Задача: Пожалуйста, ответьте по отрывку о русском постмодернизме: когда, по его словам, начался художественный процесс в русской неофициальной литературе?

Цитируемый отрывок:

******************************

Паралогии - Марк Липовецкий
Шрифт:
Интервал:
Закладка:
Чтобы избежать этого невозможного с ортодоксально-детерминистской точки зрения парадокса, некоторые современные исследователи пытаются представить русский постмодернизм феноменом, принадлежащим исключительно посткоммунистическому периоду. Это, конечно, не так. Посткоммунистический период представляет собой одну из поздних фаз художественного процесса, который начался в русской неофициальной литературе еще во второй половине 1960-х — начале 1970-х годов. Причем этот процесс, вопреки устойчивым представлениям, не был замкнут в пределах андеграунда, но в немалой степени затронул и творчество писателей, признанных в официальной советской культуре. Р. Эшельман в своей монографии «Ранний советский постмодернизм»[6] убедительно показывает, как в реалистической прозе 1970-х кризис советской ментальности порождает черты, сопоставимые с важнейшими элементами постмодернистской «эпистемы». Так, в основании художественной философии зрелого Трифонова исследователь находит ризоматическую (по Делёзу) — то есть неиерархическую — связь всего со всем: большого с малым, личного с историческим. А у Василия Шукшина поведение его «чудиков» характеризуется «эпистемологическим сомнением» (Д. Фоккема), невозможностью различить свободу от зависимости, счастье от горя, собственную точку зрения от навязанной или чужой и т. п.

******************************

Содержимое набора данных:

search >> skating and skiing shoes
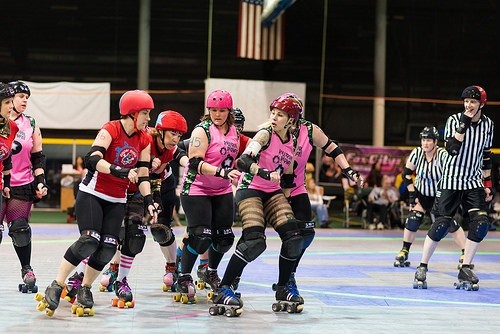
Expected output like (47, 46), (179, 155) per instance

******************************

Ответ на задачу: Во второй половине 1960-х — начале 1970-х годов.